2001 Conn. Super. Ct. 911
CourtConnecticut Superior Court
DecidedJanuary 8, 2001
DocketNo. CV97-483 174 S
StatusUnpublished

This text of 2001 Conn. Super. Ct. 911 (Ozark v. Rocklin, No. Cv97-483 174 S (Jan. 8, 2001)) is published on Counsel Stack Legal Research, covering Connecticut Superior Court primary law. Counsel Stack provides free access to over 12 million legal documents including statutes, case law, regulations, and constitutions.

Bluebook
Ozark v. Rocklin, No. Cv97-483 174 S (Jan. 8, 2001), 2001 Conn. Super. Ct. 911 (Colo. Ct.
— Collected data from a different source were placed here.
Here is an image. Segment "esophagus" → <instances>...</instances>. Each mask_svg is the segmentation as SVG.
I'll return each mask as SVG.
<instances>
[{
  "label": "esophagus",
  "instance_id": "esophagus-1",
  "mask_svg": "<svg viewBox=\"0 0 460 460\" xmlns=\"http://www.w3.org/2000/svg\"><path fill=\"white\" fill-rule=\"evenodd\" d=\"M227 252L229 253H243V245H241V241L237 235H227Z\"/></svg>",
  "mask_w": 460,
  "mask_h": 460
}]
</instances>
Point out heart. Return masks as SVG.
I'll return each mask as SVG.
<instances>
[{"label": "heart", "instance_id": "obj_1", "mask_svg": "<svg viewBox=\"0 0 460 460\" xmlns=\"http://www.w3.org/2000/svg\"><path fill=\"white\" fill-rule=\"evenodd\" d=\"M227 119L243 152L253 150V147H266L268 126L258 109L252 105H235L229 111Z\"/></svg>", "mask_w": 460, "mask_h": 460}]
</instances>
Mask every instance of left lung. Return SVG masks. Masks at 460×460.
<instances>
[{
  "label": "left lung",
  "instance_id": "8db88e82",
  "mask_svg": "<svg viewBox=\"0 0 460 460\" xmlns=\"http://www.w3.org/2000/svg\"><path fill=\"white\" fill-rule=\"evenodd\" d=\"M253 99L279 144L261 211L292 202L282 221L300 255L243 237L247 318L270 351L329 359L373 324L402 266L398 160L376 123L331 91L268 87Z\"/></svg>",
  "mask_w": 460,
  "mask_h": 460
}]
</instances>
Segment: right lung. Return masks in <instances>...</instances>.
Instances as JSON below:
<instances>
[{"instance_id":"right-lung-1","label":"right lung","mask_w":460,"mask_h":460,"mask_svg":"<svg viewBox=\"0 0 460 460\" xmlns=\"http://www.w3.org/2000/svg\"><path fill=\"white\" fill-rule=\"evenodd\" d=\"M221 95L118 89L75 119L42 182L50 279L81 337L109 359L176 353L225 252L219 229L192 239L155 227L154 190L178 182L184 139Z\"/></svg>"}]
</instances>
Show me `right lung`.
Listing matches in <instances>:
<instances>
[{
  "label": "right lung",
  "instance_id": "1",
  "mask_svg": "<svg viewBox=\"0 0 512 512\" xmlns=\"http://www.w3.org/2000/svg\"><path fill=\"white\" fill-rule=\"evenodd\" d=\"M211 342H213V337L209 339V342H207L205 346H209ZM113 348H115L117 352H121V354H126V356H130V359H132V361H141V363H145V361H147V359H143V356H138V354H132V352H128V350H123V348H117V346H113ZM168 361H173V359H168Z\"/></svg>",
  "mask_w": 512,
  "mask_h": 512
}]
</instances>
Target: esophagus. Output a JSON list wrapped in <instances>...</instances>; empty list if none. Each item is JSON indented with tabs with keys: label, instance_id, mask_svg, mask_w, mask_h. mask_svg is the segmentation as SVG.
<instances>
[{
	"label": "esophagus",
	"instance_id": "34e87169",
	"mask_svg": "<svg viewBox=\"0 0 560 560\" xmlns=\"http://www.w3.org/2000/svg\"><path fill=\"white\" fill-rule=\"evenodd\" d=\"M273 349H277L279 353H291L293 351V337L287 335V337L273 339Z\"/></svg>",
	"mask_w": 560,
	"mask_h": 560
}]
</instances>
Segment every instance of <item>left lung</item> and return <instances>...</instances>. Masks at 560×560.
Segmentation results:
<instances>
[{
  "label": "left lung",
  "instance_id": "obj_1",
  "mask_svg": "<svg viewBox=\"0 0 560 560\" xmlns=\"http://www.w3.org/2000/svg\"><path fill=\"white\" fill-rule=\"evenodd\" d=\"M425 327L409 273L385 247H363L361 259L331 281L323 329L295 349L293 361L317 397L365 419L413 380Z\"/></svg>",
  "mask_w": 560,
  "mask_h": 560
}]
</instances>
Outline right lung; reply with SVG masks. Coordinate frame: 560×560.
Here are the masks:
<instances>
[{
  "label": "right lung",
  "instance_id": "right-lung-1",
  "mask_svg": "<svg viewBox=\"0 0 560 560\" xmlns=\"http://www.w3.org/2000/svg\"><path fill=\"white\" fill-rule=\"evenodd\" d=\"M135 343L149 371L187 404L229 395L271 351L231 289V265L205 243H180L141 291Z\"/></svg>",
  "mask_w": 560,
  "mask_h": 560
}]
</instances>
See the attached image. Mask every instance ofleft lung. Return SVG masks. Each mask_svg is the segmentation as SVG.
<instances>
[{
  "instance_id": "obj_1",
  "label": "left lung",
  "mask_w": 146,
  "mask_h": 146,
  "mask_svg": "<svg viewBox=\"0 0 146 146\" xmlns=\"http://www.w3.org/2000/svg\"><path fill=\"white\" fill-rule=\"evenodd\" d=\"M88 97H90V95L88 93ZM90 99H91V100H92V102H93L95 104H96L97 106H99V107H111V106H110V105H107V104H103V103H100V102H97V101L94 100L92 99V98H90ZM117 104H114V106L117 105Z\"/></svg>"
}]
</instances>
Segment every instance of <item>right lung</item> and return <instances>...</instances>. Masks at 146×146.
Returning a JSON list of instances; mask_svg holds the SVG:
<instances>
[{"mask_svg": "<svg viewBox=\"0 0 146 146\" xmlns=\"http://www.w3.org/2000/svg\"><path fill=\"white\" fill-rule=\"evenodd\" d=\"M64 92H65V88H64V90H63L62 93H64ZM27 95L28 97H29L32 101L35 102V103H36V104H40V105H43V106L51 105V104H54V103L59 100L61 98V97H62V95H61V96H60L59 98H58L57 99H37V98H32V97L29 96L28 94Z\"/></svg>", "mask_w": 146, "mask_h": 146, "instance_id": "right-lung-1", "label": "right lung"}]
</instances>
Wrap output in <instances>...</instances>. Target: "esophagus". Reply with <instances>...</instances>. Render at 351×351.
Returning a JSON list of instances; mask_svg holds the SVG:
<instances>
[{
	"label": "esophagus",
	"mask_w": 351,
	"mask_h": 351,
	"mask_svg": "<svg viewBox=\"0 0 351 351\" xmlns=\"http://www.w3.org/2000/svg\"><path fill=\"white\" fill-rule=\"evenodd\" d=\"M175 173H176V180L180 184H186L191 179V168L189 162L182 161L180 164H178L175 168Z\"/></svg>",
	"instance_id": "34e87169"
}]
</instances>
App. 2001).

Opinion

[EDITOR'S NOTE: This case is unpublished as indicated by the issuing court.]

MEMORANDUM OF DECISION ON DEFENDANT'S MOTION FOR SUMMARY JUDGMENT
The defendant, Dow Jones Company, Inc., seeks judgment on counts three and four of the plaintiffs' amended complaint filed on December 8, 1997. For the reasons stated below, the defendant's motion for summary judgment is denied.

FACTS
In their amended complaint, the plaintiffs1 allege the following facts. On January 24, 1997, at approximately 5:20 a.m., Kevin Ozark was driving westbound on Old Windsor Road in the town of Bloomfield. Simultaneously, Alan Rocklin was driving eastbound on Old Windsor Road in the town of Bloomfield, when he crossed over the center dividing line and struck Ozark's car head-on. Ozark incurred multiple injuries to his spinal cord and back that caused paralysis and quadriplegia. Additionally, Ozark suffered mental anguish, acute stress, nervousness, frustration, depression, loss of sleep, loss of appetite, severe shock to his nervous system and other injuries the extent of which are not yet known. Counts three and four of the plaintiffs' amended complaint allege that Rocklin was an agent, servant and/or employee of the defendant, Dow Jones Company, Inc.(Dow Jones or defendant), and was acting within the scope of his employment at the time of the accident.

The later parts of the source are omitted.